(Source material begins)
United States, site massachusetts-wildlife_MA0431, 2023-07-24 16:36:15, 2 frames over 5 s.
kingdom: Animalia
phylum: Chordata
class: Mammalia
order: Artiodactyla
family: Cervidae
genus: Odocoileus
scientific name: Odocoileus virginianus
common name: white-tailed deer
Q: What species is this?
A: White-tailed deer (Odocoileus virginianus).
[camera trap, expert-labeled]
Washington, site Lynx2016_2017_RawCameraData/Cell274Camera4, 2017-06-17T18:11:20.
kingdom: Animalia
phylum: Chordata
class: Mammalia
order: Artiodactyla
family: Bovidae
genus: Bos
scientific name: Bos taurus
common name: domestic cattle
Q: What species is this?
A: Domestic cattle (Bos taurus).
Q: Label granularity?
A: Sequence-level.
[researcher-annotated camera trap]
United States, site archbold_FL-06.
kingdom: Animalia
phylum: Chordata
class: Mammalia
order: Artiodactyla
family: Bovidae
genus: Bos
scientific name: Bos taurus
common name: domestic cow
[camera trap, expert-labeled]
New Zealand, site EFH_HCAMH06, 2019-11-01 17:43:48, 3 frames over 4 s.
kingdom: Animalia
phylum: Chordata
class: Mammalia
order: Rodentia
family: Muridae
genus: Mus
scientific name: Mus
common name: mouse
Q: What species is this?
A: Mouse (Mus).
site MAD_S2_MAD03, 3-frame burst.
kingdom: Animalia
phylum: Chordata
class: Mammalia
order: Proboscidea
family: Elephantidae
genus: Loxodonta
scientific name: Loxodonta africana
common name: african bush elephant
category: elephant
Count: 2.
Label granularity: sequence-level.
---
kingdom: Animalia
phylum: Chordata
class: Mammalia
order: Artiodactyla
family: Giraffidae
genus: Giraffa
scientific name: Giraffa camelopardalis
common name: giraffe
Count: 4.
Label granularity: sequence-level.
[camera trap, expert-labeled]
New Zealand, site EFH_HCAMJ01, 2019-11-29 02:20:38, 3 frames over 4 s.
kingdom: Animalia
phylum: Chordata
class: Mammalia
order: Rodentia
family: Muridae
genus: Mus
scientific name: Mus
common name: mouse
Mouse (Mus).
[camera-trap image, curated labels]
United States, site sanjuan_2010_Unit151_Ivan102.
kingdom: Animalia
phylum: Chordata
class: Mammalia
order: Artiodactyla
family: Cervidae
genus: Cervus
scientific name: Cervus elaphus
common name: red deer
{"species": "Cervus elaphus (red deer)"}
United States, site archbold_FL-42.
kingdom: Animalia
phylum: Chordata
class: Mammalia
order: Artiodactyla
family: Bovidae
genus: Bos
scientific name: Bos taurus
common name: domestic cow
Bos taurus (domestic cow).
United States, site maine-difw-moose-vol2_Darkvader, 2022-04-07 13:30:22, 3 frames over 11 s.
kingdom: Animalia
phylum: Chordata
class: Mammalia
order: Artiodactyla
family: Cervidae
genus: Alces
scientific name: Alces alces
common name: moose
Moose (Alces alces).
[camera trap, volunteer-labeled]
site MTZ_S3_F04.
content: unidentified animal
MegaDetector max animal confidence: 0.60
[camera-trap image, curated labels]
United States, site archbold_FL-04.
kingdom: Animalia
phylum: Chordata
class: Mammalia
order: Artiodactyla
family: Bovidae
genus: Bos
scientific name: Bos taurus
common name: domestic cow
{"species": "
(Source material ends)
• Task prompt: The first line of the listing above through the line containing "scientific name: Loxodonta africana": print exactly that, both ends included.

• The completed task:
United States, site massachusetts-wildlife_MA0431, 2023-07-24 16:36:15, 2 frames over 5 s.
kingdom: Animalia
phylum: Chordata
class: Mammalia
order: Artiodactyla
family: Cervidae
genus: Odocoileus
scientific name: Odocoileus virginianus
common name: white-tailed deer
Q: What species is this?
A: White-tailed deer (Odocoileus virginianus).
[camera trap, expert-labeled]
Washington, site Lynx2016_2017_RawCameraData/Cell274Camera4, 2017-06-17T18:11:20.
kingdom: Animalia
phylum: Chordata
class: Mammalia
order: Artiodactyla
family: Bovidae
genus: Bos
scientific name: Bos taurus
common name: domestic cattle
Q: What species is this?
A: Domestic cattle (Bos taurus).
Q: Label granularity?
A: Sequence-level.
[researcher-annotated camera trap]
United States, site archbold_FL-06.
kingdom: Animalia
phylum: Chordata
class: Mammalia
order: Artiodactyla
family: Bovidae
genus: Bos
scientific name: Bos taurus
common name: domestic cow
[camera trap, expert-labeled]
New Zealand, site EFH_HCAMH06, 2019-11-01 17:43:48, 3 frames over 4 s.
kingdom: Animalia
phylum: Chordata
class: Mammalia
order: Rodentia
family: Muridae
genus: Mus
scientific name: Mus
common name: mouse
Q: What species is this?
A: Mouse (Mus).
site MAD_S2_MAD03, 3-frame burst.
kingdom: Animalia
phylum: Chordata
class: Mammalia
order: Proboscidea
family: Elephantidae
genus: Loxodonta
scientific name: Loxodonta africana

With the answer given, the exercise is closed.